*** INPUT FOR THIS TASK

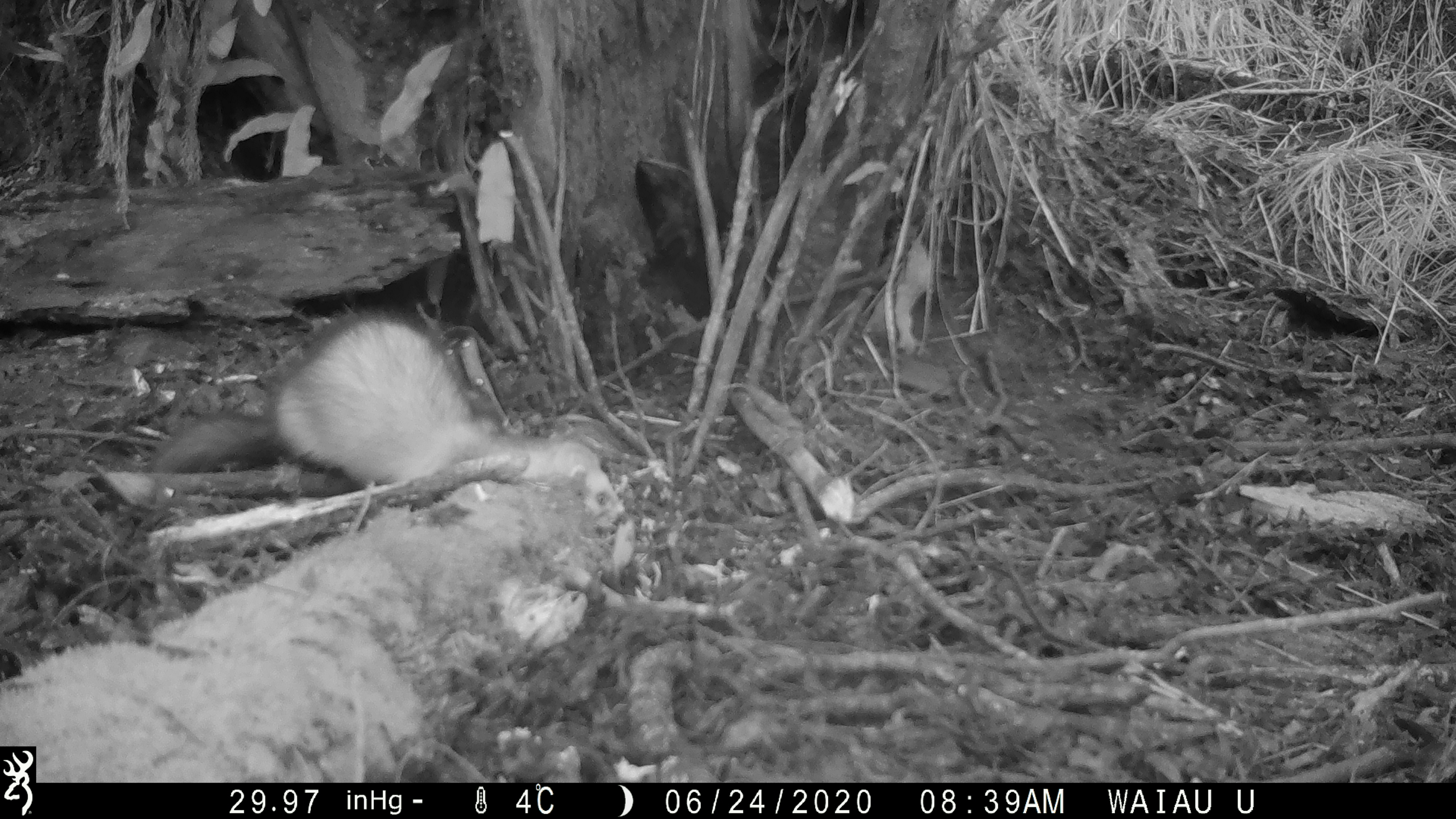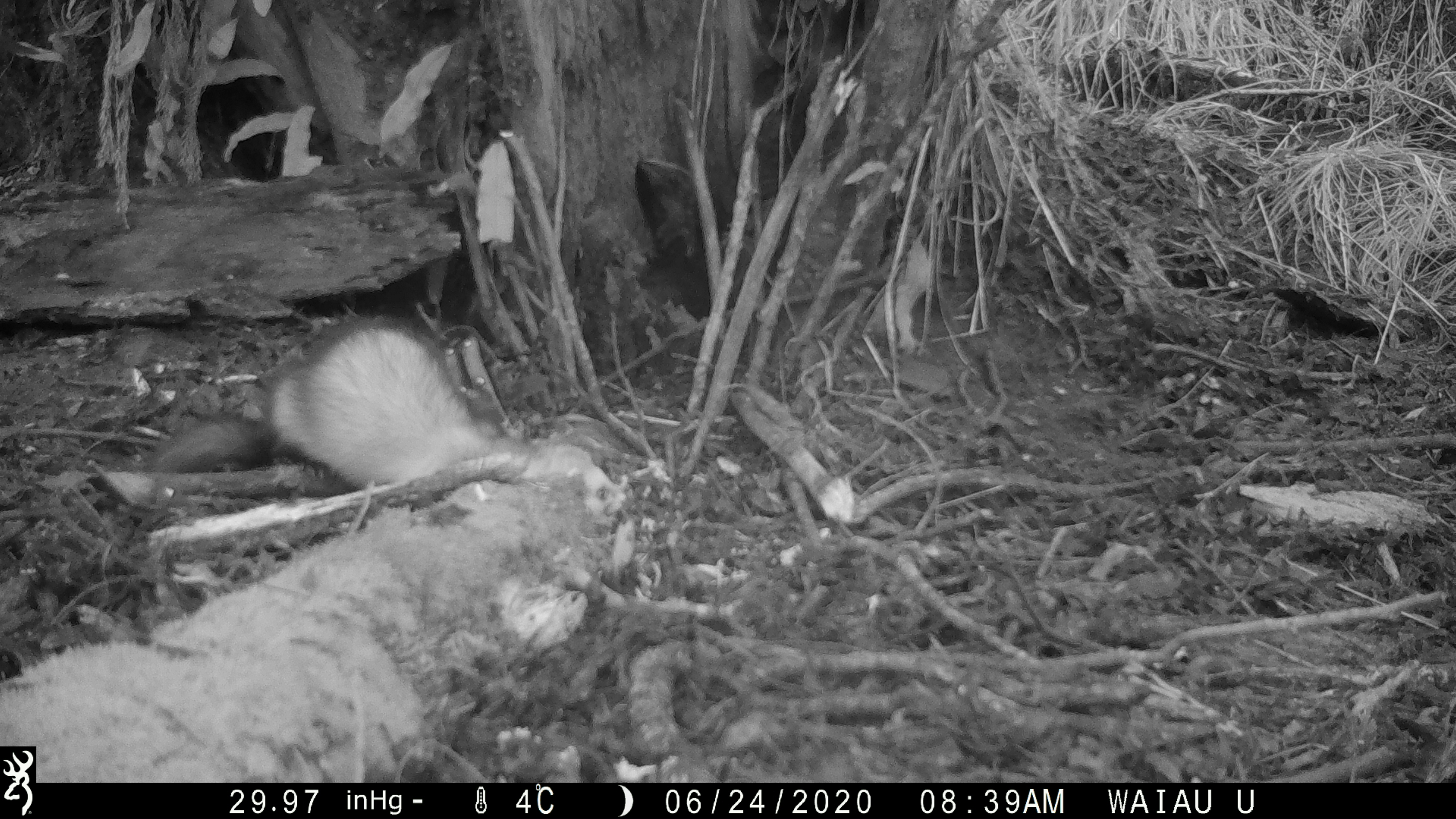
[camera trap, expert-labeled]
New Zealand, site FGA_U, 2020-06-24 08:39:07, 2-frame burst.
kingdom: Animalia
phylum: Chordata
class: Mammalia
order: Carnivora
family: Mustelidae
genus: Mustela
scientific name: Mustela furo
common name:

******

» WORK REQUEST:
Go back to the data above and please quote exactly, and only, the lines from the line with "New Zealand, site" through its last line.

» ANSWER BOX:
New Zealand, site FGA_U, 2020-06-24 08:39:07, 2-frame burst.
kingdom: Animalia
phylum: Chordata
class: Mammalia
order: Carnivora
family: Mustelidae
genus: Mustela
scientific name: Mustela furo
common name:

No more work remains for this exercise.